# Met another beautiful rescue GSD



## scannergirl (Feb 17, 2008)

At the vet today. Lovely female, looked to be from working lines. The owner got her from Noble Shepherd Rescue and seemed to be one of those people who should ALWAYS have animals around them. She and her husband were there with this dog and a lab who was great with other dogs and helped this poor frightened dog adjust to her new home. She told me this sweet girl was full of fear, mostly of other dogs but also people, when she got her but with some love, training and proper handling she now is neither afraid of people or other dogs. While Lucy was in getting her Rabies shot I got to spend some attention on this dog and I fell in love with her.
My next dog WILL be a rescue.


----------



## Avamom (Sep 28, 2004)

Oh that is just WONDERFUL!!! I love when our babies become good ambassadors!!! 

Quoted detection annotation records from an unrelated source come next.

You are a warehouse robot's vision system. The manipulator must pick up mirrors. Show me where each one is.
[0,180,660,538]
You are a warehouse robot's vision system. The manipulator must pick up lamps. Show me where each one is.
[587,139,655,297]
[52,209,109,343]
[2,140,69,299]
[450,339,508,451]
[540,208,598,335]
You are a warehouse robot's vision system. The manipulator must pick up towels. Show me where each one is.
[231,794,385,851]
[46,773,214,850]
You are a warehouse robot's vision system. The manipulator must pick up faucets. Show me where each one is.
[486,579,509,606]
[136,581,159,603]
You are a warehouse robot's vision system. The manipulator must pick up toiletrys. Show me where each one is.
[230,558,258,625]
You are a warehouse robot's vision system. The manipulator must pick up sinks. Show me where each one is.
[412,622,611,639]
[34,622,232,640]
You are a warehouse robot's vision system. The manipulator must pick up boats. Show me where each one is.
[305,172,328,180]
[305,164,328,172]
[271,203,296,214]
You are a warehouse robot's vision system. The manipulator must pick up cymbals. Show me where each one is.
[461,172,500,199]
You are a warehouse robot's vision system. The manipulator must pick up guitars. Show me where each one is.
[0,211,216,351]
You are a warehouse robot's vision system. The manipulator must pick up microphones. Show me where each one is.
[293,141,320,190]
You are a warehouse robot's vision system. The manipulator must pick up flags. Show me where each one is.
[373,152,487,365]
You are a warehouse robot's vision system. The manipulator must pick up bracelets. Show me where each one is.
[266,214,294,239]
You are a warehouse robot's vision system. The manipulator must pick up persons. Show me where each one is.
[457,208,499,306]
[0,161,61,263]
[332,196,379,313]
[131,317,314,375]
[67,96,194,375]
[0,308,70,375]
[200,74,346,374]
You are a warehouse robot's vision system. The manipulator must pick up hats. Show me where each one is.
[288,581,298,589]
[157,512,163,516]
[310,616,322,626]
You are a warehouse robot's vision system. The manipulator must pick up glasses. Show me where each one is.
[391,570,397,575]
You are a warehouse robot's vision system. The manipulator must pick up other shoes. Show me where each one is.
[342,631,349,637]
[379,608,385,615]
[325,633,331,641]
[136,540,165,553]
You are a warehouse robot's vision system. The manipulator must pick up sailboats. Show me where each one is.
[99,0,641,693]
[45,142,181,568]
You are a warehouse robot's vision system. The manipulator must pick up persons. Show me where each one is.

By chance did you catch her or the dog's name..so I know who to thank for spreading the word?


----------



## weber1b (Nov 30, 2008)

Rescues and rescuers ROCK!!


----------



## pupresq (Dec 2, 2005)

I'm telling Rafe you were cheating on him!







Just kidding. That's awesome (and has to be so cool for Sinclair). You just let us know when you decide you're ready for your next pup and we'll all be fighting over you!


----------